To celebrate our first evening in Moscow, a group of us had tickets to see the Kirov Ballet perform at what I am guessing was the Kremlin Palace (rather than at the grander Bolshoi Theater). Our plans were quickly put into question with the news that Soviet Party leader had died and that Red Square and much of the surrounding area was closed, with no idea of when it would reopen to the public. Several phone calls were required to confirm that access to the theater would be allowed for the evening’s performance.
While that was good news, I was disappointed to hear that access to the famous square would be restricted. Saint Basil’s Cathedral was the number one item on my Moscow must-see list. Would I even get to see the famous church?
That evening the ballet was entrancing, a couple hours of pure magic.

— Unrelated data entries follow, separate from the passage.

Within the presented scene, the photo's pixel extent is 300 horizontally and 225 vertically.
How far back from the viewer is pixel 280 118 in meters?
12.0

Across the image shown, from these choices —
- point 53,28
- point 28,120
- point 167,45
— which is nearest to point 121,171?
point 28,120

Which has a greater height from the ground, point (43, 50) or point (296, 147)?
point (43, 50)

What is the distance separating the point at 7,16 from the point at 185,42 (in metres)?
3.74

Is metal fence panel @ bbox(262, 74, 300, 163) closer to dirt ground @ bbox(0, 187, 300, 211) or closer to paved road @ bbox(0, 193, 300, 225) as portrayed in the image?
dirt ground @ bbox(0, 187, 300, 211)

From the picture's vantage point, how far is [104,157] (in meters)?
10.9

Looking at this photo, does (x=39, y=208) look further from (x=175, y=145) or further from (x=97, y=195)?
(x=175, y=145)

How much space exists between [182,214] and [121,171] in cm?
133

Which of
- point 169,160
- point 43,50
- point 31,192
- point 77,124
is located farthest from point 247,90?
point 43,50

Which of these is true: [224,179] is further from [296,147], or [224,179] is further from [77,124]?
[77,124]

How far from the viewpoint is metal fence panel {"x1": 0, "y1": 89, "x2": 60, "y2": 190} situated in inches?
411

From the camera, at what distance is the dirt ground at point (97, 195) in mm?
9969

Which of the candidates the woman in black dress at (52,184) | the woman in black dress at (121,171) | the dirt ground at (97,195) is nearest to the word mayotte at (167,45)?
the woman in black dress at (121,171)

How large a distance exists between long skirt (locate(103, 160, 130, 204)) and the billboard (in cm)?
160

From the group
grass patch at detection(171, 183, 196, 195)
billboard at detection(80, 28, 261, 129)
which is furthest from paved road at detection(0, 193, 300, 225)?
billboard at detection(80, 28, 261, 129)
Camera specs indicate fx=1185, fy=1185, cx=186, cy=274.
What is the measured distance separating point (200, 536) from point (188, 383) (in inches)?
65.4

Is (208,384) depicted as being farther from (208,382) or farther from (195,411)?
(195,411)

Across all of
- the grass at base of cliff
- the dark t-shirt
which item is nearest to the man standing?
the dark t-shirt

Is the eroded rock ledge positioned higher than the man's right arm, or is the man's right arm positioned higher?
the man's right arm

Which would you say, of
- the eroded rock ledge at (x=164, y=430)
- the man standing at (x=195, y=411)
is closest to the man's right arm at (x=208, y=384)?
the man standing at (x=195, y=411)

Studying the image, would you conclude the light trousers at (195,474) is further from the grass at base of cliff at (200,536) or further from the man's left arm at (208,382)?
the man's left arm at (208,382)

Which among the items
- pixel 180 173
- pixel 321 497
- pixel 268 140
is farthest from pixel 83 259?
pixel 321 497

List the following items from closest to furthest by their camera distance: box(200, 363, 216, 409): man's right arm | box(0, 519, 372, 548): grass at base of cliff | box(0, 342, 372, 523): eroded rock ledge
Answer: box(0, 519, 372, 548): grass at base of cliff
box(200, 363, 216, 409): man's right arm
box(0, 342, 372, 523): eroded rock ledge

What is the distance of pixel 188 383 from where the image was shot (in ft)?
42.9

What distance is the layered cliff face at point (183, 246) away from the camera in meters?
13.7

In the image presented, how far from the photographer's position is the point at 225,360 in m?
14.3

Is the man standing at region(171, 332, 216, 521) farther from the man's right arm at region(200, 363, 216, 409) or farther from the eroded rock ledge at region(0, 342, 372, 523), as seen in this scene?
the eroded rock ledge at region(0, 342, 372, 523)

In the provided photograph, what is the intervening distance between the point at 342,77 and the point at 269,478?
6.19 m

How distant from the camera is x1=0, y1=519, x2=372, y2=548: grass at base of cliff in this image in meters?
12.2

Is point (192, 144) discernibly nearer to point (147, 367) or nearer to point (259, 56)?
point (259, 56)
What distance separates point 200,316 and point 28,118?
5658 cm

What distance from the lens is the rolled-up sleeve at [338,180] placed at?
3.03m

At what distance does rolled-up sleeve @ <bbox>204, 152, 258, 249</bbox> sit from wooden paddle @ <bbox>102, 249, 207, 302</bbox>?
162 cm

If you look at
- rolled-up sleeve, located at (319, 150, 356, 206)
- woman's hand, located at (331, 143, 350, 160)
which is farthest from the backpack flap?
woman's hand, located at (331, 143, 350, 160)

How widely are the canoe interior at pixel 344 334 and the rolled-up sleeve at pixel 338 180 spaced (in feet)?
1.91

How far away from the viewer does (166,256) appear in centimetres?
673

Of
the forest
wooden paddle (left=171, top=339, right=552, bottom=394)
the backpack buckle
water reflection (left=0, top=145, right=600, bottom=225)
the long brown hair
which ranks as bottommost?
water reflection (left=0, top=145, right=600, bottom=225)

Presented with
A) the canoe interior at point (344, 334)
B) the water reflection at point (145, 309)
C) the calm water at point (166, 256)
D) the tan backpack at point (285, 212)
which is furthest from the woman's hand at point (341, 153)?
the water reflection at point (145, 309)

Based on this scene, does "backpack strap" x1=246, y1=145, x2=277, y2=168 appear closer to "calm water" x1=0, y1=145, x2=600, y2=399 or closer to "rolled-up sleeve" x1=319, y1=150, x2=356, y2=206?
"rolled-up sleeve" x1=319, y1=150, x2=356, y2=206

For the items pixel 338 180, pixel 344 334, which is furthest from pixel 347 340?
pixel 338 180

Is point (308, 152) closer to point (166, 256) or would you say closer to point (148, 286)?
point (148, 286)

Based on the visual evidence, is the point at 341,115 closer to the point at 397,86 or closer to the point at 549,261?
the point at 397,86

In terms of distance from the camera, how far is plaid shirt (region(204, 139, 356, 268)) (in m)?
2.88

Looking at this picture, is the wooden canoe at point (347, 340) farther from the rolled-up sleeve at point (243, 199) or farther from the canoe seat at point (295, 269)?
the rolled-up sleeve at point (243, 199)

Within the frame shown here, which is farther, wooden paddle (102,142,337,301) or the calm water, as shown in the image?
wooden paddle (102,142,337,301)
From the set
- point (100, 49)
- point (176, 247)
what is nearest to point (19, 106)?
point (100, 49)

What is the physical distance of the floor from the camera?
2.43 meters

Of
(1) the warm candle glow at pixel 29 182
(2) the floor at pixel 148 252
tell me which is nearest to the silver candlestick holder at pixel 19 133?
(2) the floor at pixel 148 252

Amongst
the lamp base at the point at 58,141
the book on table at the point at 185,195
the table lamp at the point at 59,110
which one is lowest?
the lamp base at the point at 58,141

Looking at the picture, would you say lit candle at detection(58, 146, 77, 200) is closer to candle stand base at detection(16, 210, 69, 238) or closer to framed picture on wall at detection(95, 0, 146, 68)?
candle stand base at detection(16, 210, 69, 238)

Later, in the crush of people leaving after the performance, we lost track of where we had entered the theater. Having no idea where to go, we simply followed the crowd through the nearest exit and into the semi-daylight of a spring night in Russia. As the flow of people began to subside, we began to look around and more closely consider where we were.
The street had become part of a broad plaza of sorts. Recognition came slowly, but finally someone said it. “We’re in Red Square.” While not sure how this had come to be, it was clear that she was right: There was the Kremlin’s wall with its glowing star, the cobblestone courtyard before use rose slightly as it broadened into a large square, and there, at the far end, were the distinctive towers of Saint Basil’s.
Giddy with excitement, we raced across the square; Dorothy rushing to Oz, the twisted Technicolor towers beckoning us along a brick road with painted yellow stripes.
The church was every bit as wonderful as I hoped it to be, perhaps in part because of the unexpectedness of my encounter with it.
Talk about the magic of a Russian night!